What Your FishingBooker Listing Is Missing (It's Not the Commission Rate)

The forum argument is always about commission. The real question is what happens to a FishingBooker customer after the trip — and who owns that relationship.

The argument about FishingBooker in captain forums almost always comes down to commission. Captains pay anywhere from 10% to 30% on each booking depending on what rate they set, and FishingBooker's Commission Booster feature lets you pay a higher rate in exchange for more prominent placement in search results. It is a pay-to-play dynamic and the frustration about it is understandable.

But the commission rate is not actually the biggest problem with how most captains are using FishingBooker.

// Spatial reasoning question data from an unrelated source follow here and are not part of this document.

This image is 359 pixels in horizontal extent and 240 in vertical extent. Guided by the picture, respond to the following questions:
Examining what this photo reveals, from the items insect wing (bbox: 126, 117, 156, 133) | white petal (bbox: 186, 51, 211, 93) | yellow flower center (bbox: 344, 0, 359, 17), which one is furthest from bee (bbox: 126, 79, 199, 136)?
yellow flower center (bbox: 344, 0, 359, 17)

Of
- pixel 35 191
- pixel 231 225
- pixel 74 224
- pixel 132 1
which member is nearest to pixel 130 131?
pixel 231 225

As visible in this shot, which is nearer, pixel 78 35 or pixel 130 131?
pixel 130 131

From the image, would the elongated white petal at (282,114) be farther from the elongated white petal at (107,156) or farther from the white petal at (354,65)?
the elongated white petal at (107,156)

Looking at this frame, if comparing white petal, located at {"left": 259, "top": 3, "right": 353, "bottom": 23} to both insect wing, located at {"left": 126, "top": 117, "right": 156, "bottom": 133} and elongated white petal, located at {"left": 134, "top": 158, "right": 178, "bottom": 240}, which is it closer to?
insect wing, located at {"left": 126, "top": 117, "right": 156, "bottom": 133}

The bigger problem is that the typical captain set up their listing a few years ago, got their first few bookings, and then never went back. The photos from 2021 are still the primary photos. The pricing has not been reviewed since fuel costs changed. The availability calendar drifts out of sync with what is actually booked because nobody is updating it consistently. The listing description still mentions targeting species that are currently in seasonal closure.

FishingBooker's search algorithm, like most listing platforms, rewards recency and activity. A listing that has been updated in the past 30 days ranks higher than one that has been static for two years, all else being equal. The captain complaining about being outranked by competitors on the platform may be getting exactly what a neglected listing deserves.

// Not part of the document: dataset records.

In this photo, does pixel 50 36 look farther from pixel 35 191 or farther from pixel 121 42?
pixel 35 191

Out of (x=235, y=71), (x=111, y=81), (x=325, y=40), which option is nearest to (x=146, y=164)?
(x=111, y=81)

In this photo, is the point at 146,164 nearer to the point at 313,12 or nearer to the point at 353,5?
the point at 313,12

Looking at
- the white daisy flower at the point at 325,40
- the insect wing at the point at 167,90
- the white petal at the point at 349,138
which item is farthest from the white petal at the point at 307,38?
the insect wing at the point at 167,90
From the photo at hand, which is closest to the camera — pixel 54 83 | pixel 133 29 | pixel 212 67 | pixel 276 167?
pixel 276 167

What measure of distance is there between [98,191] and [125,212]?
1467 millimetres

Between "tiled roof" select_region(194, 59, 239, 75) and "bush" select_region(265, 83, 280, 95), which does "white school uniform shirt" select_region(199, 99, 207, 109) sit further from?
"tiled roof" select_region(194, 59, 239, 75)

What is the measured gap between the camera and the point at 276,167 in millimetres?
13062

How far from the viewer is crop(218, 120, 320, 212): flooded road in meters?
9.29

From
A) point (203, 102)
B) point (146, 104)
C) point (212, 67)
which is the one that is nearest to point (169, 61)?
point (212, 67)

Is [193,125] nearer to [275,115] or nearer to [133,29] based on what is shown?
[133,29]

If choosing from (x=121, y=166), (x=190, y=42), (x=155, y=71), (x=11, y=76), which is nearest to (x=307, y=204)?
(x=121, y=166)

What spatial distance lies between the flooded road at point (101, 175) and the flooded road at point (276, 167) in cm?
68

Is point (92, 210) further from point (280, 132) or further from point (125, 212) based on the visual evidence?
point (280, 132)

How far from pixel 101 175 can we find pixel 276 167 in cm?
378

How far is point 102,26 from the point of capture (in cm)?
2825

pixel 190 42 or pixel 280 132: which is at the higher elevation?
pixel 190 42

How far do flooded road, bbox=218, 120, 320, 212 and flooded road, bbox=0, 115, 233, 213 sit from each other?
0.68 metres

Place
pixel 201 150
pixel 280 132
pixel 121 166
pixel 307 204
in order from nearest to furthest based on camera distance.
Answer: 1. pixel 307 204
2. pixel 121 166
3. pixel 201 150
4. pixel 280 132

The second major issue is that FishingBooker is a completely isolated database. A customer who books through FishingBooker and a customer who books through your direct website are two different people in two different systems with no connection between them. The FishingBooker customer's email address is managed by FishingBooker. You cannot email them through your own Mailchimp list. You cannot include them in your off-season win-back campaign. You cannot reach them when red snapper season opens for two days. They fished with you and they are functionally gone.

The reviews are also separate. 60 FishingBooker reviews and 14 Google reviews are two different reputations on two different platforms with no overlap. A new customer searching Google for charter fishing in your area sees the Google number. Most captains are not actively building both, so the Google presence falls behind.

The captain who gets the most out of FishingBooker treats it as one distribution channel among several, updates the listing consistently, prices it at a level that makes the commission math work, and has a system for capturing customer contact information at or after the trip so those customers can be brought into a direct relationship over time.

The captain who loses money on FishingBooker sets a commission rate low enough to minimize the cut, lets the listing go stale, and wonders why the platform is not performing.

Michelle Onizuka is co-founder and Systems Architect at Onizuka Studio. She builds automation and AI systems for small businesses — including marine & outdoor rec operations across Tampa Bay and beyond.